My obsession with TTRPGs last week lead me down a long and interesting rabbit hole that lead straight to “LA By Night,” a Vampire: The Masquerade campaign on Geek and Sundry.
When the original V:tM was released way back in 1991, I honestly thought it would end up being the next big Hollywood vampire franchise. The game world and its lore are exceptional, compelling, and very well-suited for a Marvel Universe-style conglomerate of films and TV shows.
Unfortunately, RPGs weren’t as popular through the late 1990s and the 2000s as they have been since Stranger Things brought Dungeons and Dragons back into the pop culture spotlight again a few years back.
And that means we spent decades with nothing but the RPG books, an old PC game called Bloodlines, and an underrated TV show that never got the chance to truly shine.
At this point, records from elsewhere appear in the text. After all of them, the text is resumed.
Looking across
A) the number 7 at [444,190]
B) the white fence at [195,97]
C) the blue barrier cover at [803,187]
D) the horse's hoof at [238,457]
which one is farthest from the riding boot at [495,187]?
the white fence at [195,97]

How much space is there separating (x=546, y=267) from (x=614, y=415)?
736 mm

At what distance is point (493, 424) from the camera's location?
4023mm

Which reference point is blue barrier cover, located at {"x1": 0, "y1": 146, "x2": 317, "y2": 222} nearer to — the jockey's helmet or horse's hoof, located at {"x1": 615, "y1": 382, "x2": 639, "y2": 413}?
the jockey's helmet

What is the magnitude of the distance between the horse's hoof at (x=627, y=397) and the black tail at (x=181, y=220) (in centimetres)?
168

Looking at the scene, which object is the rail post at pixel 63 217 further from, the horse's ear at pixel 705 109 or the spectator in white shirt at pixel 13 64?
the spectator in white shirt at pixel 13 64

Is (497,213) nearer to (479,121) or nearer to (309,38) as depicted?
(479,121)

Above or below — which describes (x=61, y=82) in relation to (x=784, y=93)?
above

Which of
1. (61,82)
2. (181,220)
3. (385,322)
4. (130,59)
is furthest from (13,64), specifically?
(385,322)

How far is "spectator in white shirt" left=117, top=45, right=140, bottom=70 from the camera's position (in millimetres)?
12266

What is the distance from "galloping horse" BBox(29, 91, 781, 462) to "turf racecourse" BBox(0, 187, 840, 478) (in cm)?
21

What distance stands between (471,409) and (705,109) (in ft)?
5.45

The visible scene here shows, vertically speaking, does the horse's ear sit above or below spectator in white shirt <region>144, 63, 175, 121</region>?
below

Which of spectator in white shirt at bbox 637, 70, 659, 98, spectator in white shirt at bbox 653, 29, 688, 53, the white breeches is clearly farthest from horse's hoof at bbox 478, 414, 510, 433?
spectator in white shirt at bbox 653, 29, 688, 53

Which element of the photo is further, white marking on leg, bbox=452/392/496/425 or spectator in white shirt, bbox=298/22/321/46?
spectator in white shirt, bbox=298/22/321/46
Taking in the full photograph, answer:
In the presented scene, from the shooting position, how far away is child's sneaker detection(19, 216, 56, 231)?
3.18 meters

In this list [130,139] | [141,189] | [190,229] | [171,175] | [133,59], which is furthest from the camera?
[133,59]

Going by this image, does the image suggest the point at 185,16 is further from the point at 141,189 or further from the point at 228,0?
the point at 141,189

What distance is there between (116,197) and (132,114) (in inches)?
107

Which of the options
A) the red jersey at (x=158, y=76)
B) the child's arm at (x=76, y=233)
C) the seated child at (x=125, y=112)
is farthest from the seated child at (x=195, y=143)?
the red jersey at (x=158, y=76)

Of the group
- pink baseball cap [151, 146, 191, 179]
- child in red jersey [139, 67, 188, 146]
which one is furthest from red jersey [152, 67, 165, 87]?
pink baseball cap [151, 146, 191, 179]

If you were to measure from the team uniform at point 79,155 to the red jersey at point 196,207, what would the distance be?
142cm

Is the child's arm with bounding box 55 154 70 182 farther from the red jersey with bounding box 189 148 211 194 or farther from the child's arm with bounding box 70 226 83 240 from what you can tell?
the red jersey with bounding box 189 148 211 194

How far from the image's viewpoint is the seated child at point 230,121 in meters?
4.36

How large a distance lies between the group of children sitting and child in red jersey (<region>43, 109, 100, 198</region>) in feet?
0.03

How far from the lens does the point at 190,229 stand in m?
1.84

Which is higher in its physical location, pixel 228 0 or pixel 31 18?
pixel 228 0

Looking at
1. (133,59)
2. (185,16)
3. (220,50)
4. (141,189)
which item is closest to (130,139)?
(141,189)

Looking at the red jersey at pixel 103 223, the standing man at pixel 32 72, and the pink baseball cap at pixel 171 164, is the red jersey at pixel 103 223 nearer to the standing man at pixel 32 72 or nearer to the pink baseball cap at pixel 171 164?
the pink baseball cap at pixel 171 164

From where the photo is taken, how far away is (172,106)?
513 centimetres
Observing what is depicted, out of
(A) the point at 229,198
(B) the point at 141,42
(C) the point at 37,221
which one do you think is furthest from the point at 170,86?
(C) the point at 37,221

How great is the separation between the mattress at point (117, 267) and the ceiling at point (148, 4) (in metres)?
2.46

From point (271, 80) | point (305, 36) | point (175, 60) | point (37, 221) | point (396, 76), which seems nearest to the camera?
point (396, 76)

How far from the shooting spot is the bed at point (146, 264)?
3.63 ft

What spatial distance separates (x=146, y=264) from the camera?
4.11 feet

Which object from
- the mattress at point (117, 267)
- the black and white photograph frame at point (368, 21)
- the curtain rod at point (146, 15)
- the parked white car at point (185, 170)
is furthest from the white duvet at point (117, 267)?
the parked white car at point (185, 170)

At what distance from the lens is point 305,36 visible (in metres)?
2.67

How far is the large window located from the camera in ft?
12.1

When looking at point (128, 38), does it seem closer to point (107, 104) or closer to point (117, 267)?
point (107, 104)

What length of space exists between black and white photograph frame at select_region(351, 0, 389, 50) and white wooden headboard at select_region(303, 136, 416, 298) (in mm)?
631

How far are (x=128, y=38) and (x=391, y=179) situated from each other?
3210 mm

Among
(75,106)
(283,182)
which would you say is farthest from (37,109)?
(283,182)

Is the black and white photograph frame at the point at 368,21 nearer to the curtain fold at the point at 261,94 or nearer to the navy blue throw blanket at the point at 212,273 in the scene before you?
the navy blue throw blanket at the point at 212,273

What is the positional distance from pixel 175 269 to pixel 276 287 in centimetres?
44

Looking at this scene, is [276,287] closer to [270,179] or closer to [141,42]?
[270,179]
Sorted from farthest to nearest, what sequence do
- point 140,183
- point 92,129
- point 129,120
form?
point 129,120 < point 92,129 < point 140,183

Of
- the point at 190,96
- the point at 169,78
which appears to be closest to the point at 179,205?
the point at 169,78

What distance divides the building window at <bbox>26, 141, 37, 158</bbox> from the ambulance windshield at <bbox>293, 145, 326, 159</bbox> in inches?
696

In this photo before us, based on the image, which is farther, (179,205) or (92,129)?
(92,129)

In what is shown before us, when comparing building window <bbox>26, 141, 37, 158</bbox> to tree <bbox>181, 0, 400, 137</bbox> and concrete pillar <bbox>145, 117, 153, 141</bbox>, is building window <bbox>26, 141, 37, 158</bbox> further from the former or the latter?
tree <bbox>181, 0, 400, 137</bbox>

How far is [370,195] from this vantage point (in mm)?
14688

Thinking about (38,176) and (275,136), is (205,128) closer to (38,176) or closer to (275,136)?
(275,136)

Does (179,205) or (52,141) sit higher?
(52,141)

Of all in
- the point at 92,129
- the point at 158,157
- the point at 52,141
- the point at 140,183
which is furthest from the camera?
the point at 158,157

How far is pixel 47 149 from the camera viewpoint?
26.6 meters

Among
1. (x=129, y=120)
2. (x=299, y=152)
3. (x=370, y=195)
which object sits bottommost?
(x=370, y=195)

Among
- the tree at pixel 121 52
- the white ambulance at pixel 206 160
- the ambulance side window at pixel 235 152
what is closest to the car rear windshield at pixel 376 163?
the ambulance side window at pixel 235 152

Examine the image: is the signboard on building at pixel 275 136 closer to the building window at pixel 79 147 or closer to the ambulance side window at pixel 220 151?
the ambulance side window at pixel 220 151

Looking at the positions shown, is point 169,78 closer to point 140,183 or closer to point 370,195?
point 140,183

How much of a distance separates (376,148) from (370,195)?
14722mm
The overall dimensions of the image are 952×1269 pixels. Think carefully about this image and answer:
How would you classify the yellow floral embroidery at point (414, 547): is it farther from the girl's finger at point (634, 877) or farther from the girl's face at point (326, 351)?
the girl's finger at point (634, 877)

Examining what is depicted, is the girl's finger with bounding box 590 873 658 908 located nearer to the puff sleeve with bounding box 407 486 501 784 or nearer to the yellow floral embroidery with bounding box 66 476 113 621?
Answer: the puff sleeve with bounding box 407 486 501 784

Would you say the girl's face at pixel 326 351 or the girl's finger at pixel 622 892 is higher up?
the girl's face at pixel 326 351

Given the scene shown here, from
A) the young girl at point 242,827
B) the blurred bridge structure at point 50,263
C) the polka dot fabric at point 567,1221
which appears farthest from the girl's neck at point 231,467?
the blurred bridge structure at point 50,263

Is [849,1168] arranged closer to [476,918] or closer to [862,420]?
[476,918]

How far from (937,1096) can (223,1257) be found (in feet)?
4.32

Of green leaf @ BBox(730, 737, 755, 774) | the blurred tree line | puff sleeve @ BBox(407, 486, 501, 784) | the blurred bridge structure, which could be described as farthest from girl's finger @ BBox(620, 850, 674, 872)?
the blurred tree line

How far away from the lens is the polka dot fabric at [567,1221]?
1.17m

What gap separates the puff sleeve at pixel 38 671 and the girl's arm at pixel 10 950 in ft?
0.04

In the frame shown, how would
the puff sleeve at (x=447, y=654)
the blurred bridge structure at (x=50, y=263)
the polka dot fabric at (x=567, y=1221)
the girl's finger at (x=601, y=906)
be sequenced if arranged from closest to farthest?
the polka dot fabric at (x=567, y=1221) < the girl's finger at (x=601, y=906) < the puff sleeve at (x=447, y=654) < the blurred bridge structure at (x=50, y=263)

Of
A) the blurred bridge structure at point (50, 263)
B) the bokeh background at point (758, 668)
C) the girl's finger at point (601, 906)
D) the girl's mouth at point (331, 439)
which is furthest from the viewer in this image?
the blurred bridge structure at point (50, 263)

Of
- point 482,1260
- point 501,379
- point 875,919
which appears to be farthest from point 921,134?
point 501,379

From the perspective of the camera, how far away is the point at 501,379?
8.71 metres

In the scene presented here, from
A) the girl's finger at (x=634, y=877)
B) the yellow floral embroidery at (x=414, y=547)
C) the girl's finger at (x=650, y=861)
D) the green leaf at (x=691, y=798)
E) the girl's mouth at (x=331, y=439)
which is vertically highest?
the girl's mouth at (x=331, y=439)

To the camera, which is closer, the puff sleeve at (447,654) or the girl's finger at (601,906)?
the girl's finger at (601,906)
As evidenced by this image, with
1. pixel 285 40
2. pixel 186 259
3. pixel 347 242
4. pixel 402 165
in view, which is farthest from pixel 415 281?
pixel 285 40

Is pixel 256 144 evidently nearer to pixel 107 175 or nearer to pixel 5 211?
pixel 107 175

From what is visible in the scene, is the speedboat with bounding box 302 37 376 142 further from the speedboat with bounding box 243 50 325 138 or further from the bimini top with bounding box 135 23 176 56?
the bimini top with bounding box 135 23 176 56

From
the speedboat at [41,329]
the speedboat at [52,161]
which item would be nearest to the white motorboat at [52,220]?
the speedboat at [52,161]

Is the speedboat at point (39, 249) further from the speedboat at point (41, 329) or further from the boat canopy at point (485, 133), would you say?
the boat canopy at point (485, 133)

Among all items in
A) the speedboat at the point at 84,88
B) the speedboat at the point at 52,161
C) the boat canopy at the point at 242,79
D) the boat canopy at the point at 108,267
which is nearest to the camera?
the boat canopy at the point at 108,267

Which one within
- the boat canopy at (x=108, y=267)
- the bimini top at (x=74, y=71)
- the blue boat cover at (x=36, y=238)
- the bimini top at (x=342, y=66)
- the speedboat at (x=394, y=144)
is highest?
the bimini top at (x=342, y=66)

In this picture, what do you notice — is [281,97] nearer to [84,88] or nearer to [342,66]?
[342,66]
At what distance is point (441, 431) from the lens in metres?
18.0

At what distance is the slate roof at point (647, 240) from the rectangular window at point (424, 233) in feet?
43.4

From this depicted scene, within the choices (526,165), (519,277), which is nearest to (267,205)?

Things are changing though. It’s the Zoom era and RPGs are more popular than ever. The second biggest shock of the modern era is that, not only are we getting a sequel to Bloodlines, but it’s a highly-anticipated AAA title.
That’s something I don’t think anyone who played the original saw coming decades later. But the bigger shock, by far, is LA By Night’s success.
Unlike Kindred: the Embrace, LA By Night isn’t a traditional TV show. It’s actually just the equivalent of a Zoom conference call with a bunch of people dressed up like vampires sitting at a table playing V:tM (rolling the dice and everything).
The format was popularized by the Dungeons and Dragons-based campaign “Critical Role,” a series that cast voice actors as the players and dungeon master.
But, I’m actually not a big fan of games that involve a bunch of people using fake, loud, over-the-top vaguely UK-ish accents to portray fantasy creatures, so it’s hard for me to watch.
LA By Night, so far, is much more palatable — in fact, I’ll just say it: It’s the best vampire TV show I’ve ever watched. Give it an hour and see if you don’t get hooked too.
The pandemic isn’t over and we’re all in this together.
The good news is that doing your part is easy peasy lemon squeezy:
1. Wear a mask.
2. Stay 2-3 meters away from others in public spaces.
3. Support government officials who take the pandemic seriously.